The company is doubling capacity at its Vietnam cheese factory. Vietnam is a key Asian market for Bel, where it commands a 70% share; but there’s another strategic imprint. An expanded facility will strengthen exports – serving the rest of Southeast Asia, China, Japan, and MEA.
Also in that region, Bel acquired a minority stake in Indonesia’s leading snacks and cheese maker, Garuda Food.
And in the US, the company is doubling the capacity of its Babybel-producing South Dakota factory, having recently expanded another cheese plant in Wisconsin. This is strategic future-proofing: the US is Bel’s largest global market, generating a third of group sales, or around $1.2bn per year.
Innovation built around familiar brands
On the product innovation side, Bel has been focused on making dairy alternatives more than ‘good enough’, telling us “the most important thing is to be able to put out tasty products with the right level of nutrients”. This strategy is baked into its portfolio objective to deliver 50% fruit and plant-based products and 50% dairy.

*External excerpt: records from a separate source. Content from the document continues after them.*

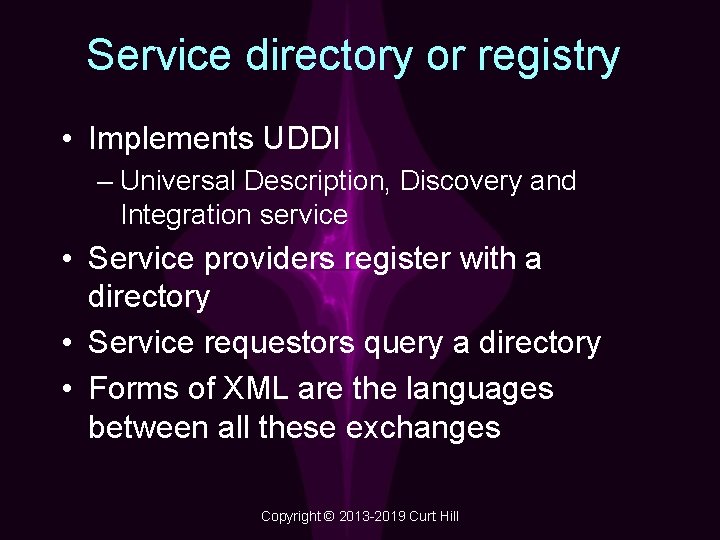 Service directory or registry

• Implements UDDI
– Universal Description, Discovery and Integration service
• Service providers register with a directory
• Service requestors query a directory
• Forms of XML are the languages between all these exchanges

Copyright © 2013-2019 Curt Hill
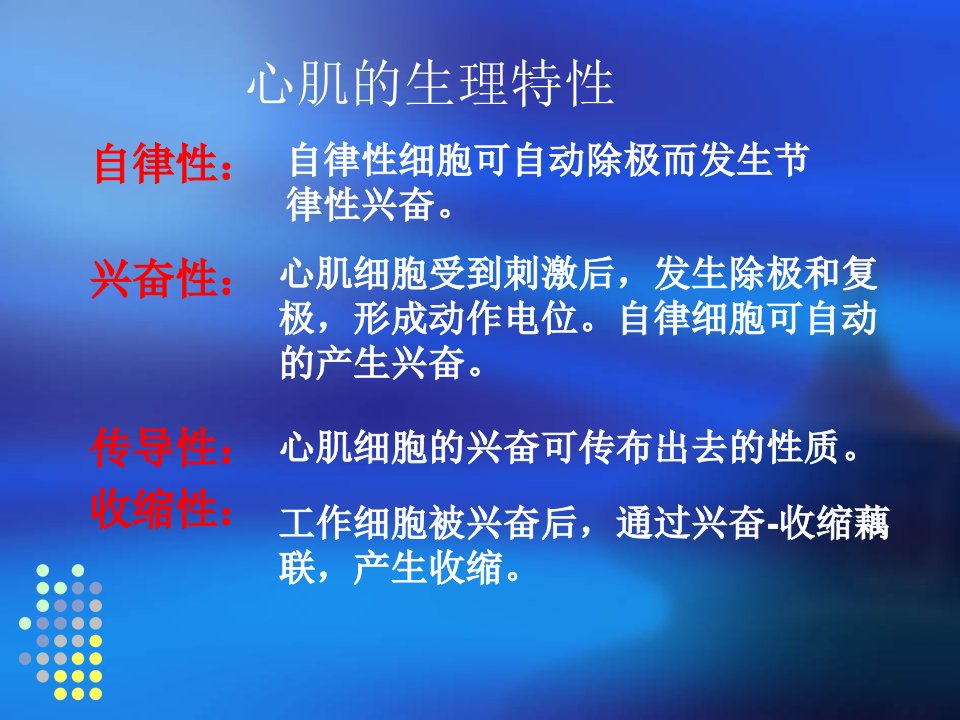 心肌的生理特性

自律性：

自律性细胞可自动除极而发生节律性兴奋。

兴奋性：

心肌细胞受到刺激后，发生除极和复极，形成动作电位。自律细胞可自动的产生兴奋。

传导性：

心肌细胞的兴奋可传布出去的性质。

收缩性：

工作细胞被兴奋后，通过兴奋-收缩藕联，产生收缩。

The routes to superior alt dairy range from leveraging precision fermentation to develop dairy-free casein to creating plant-based cheese through natural fermentation – and of course, using AI to figure out ingredient combinations and recipes.
There’s good reason for Bel to keep doing what it’s already doing while taking calculated moves that enhance its product lines strategically instead of radically.
Its core brands helped deliver volume growth for an eight consecutive quarter in March – that’s two years on the trot – resulting in consolidated sales of €3.83bn.
Net profit more than doubled at €107m versus €53m (+101.6%) with operating income (+32.1%), operating margin (6.1% vs 4.8%) and recurring operating income of (€260.2 million, up 6.7%) all supporting strong financial performance.
Bel is also spending more: the company invested €214m in strategic endeavours last year, including digitalisation. That’s €22m more year over year and supports a picture of a company that has comfortable but not abundant liquidity.
However, Bel’s bet is on improving efficiency, bolstering capacity and supporting innovation: all crucial ingredients for long-term growth. And given the French multi-national’s consistent results, that’s a strategy well-executed.